Class-based queuing allows a greater degree of control than PRIQ does. CBQ groups traffic into different classes, and gives each class a percentage of total bandwidth. This grouping of classes has a hierarchy, with classes further being divided into sub-classes. As with PRIQ, we can use many different criteria for classifying traffic. We can classify traffic based on protocol, the application used, the IP address of the source, and so on. CBQ operates at the IP network layer (Layer 3 of the OSI model). In addition, CBQ is in the public domain.

With CBQ, classes are allocated a certain amount of bandwidth. Packets in each class are processed until the bandwidth limit for the class is reached. With this system, even low-priority packets that would be starved of bandwidth in PRIQ receive some bandwidth. The first goal of CBQ is quantitative bandwidth sharing—every class should get some bandwidth. A secondary goal, however, is that when a class is not using all of its bandwidth, allocation of this excess bandwidth should not be arbitrary. On the contrary, the distribution of this bandwidth should follow set guidelines.

To illustrate how PRIQ and CBQ would work in practice, consider a small college that has 1.5 Gbps of download bandwidth and 500 Mbps of upload bandwidth. They also have four networks: one for administration, one for faculty, one for students, and a DMZ for a web server and other resources that need to be made available to the public. It is decided that two-thirds of the download bandwidth and half the upload bandwidth should go to the administration and faculty networks. In addition, 60% of this share of the bandwidth is allotted to the faculty network. Thus, faculty should get 600 Mbps of download bandwidth and 150 Mbps of upload bandwidth, administration should get 400 Mbps of download bandwidth and 100 Mbps of upload bandwidth, with the remainder allocated to the students and the DMZ.

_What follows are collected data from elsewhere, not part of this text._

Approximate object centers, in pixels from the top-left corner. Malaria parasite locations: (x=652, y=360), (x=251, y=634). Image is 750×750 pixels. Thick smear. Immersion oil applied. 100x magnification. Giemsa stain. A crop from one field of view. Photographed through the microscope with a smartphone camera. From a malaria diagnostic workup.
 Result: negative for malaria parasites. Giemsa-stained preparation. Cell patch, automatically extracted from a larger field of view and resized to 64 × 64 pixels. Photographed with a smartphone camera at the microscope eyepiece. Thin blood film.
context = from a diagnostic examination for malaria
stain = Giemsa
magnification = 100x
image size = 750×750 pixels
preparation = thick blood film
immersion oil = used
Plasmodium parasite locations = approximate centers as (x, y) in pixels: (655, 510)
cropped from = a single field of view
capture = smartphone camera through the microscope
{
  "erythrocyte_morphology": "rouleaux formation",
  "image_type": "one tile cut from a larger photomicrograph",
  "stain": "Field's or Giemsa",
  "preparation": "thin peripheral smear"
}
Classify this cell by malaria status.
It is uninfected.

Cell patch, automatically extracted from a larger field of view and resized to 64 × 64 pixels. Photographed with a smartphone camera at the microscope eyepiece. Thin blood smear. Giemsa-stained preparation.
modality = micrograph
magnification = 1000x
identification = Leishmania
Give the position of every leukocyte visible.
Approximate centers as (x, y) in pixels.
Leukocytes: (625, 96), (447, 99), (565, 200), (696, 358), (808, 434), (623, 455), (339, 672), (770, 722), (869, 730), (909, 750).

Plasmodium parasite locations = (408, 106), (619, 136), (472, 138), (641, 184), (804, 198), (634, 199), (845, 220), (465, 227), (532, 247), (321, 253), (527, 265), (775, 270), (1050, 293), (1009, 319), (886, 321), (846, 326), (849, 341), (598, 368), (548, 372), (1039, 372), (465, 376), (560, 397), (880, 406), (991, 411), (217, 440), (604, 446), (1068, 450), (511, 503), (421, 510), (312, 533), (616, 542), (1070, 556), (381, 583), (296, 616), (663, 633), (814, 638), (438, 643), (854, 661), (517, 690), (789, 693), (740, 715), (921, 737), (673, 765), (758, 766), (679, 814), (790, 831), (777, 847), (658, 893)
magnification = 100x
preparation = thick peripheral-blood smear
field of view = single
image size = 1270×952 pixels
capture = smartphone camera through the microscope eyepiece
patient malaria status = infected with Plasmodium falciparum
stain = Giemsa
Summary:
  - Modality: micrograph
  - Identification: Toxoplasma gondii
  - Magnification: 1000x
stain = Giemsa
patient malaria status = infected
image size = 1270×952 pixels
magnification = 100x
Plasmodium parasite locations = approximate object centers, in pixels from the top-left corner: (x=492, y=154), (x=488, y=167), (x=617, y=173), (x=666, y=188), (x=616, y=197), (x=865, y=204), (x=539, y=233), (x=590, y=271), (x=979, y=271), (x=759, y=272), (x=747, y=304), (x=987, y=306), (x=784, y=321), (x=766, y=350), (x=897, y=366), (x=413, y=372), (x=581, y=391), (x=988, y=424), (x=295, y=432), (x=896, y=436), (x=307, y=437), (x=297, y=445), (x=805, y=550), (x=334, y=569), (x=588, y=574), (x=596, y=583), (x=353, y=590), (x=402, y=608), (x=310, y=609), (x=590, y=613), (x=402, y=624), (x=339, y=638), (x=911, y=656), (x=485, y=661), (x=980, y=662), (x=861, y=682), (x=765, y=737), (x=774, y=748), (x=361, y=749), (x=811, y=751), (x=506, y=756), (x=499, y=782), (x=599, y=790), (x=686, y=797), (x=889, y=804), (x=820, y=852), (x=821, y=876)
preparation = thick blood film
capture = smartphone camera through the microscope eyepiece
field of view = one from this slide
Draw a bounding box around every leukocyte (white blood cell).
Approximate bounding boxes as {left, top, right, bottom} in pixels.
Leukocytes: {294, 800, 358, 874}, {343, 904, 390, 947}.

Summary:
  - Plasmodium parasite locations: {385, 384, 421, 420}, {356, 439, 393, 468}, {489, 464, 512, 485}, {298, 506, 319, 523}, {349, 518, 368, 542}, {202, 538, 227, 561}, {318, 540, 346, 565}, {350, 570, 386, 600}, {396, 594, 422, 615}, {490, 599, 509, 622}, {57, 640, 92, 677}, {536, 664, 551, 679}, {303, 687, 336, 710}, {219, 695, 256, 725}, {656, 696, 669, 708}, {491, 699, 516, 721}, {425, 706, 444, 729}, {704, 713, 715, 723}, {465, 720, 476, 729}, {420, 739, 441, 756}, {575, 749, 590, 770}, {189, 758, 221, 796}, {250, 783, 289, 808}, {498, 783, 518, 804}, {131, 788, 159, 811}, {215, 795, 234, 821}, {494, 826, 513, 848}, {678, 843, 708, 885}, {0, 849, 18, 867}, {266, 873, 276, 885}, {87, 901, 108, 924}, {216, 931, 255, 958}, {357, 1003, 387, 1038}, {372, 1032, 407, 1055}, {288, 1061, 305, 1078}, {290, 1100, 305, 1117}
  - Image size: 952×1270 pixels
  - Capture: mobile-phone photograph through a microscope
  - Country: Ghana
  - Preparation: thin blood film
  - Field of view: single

PRIQ does not give us a means of guaranteeing that the administration and faculty receive a fixed share of bandwidth. We could assign higher priority levels to the faculty and administration networks, so that faculty has a higher priority than administration, which, in turn, has a higher priority than students and the DMZ. However, this could result in the students and the DMZ being starved of bandwidth, as a packet from either the faculty or administration networks will always win out over one from the students or DMZ networks.

CBQ solves all of that. Each of the subnets can be assigned a percentage of the total bandwidth. Moreover, we can arrange the classes in a hierarchical manner, with faculty and administration occupying a higher level on the hierarchy of classes, and with the faculty being assigned a greater portion of the shared bandwidth.